= Document text =
"""

**The Geometry Center**

The Shape of Space is part of a continuing series of Geometry Center productions which use computer graphics to communicate concepts on the cutting edge of mathematics.

The series has focused on topology, an area of mathematics not traditionally encountered before advanced undergraduate mathematics classes. However, when presented visually, many topological ideas are accessible even to elementary school students. Nontechnical language and exciting graphics are used to present a comprehensible, step-by-step exploration which retains mathematical depth. By communicating the vibrancy and beauty of contemporary research mathematics, the video series combats the common misperception that math is boring and discoveries in mathematics ended with the ancient Greeks.

The Shape of Space is more focused than previous Geometry Center videos, in terms
of both intended audience and mathematical ground covered. The pilot
for a series of smaller scale videos, The Shape of Space is explicitly intended for
distribution to high schools as part of a module including curriculum
materials and supplementary microcomputer software. It examines a few of the
ideas appearing in the Geometry Center's 1991 film *Not Knot* in
a more elementary and detailed fashion.

"""

= Set tasks =
[a] In the Geometry Center passage, reproduce word for word everything between "The Shape of Space is part" and "the ancient Greeks.", inclusive.
[b] Using the Geometry Center passage, answer each question:
(i) Which area of mathematics has the video series focused on?
(ii) In what year was the film *Not Knot* released?
(iii) What kind of schools is The Shape of Space explicitly intended to be distributed to?

= Recorded information =
"""

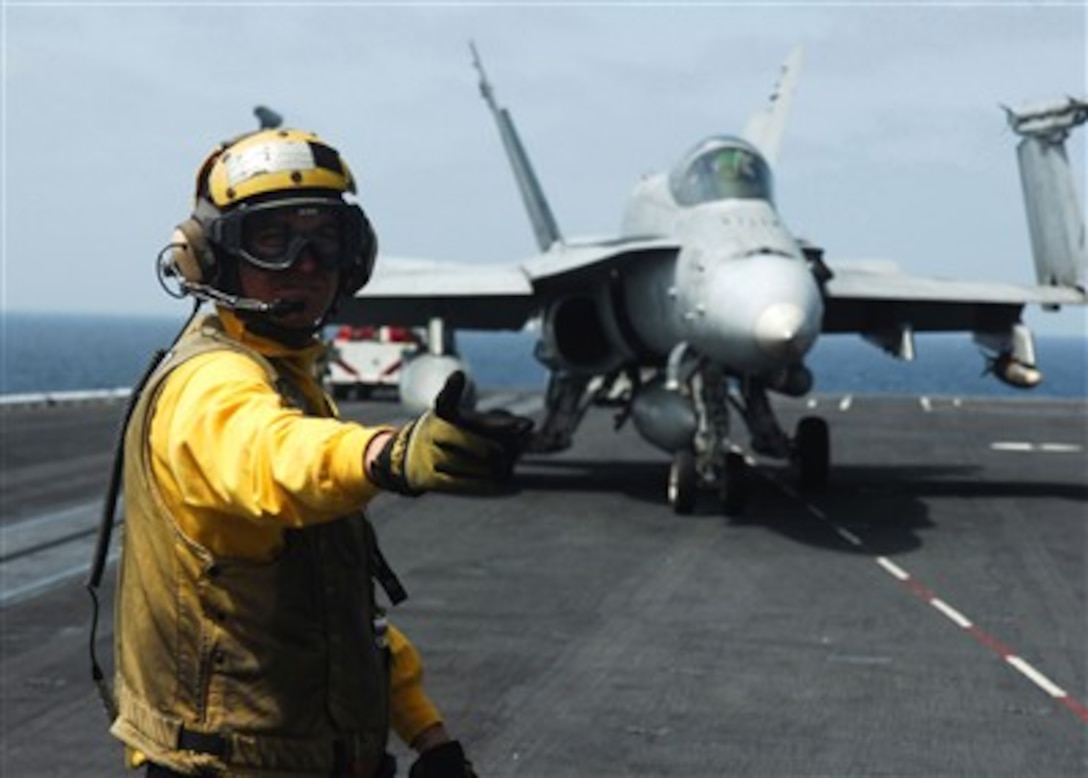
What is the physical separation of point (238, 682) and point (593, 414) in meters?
30.5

"""

= Answers to the exercise =
[a]
The Shape of Space is part of a continuing series of Geometry Center productions which use computer graphics to communicate concepts on the cutting edge of mathematics.

The series has focused on topology, an area of mathematics not traditionally encountered before advanced undergraduate mathematics classes. However, when presented visually, many topological ideas are accessible even to elementary school students. Nontechnical language and exciting graphics are used to present a comprehensible, step-by-step exploration which retains mathematical depth. By communicating the vibrancy and beauty of contemporary research mathematics, the video series combats the common misperception that math is boring and discoveries in mathematics ended with the ancient Greeks.

[b]
(i) Topology
(ii) 1991
(iii) High schools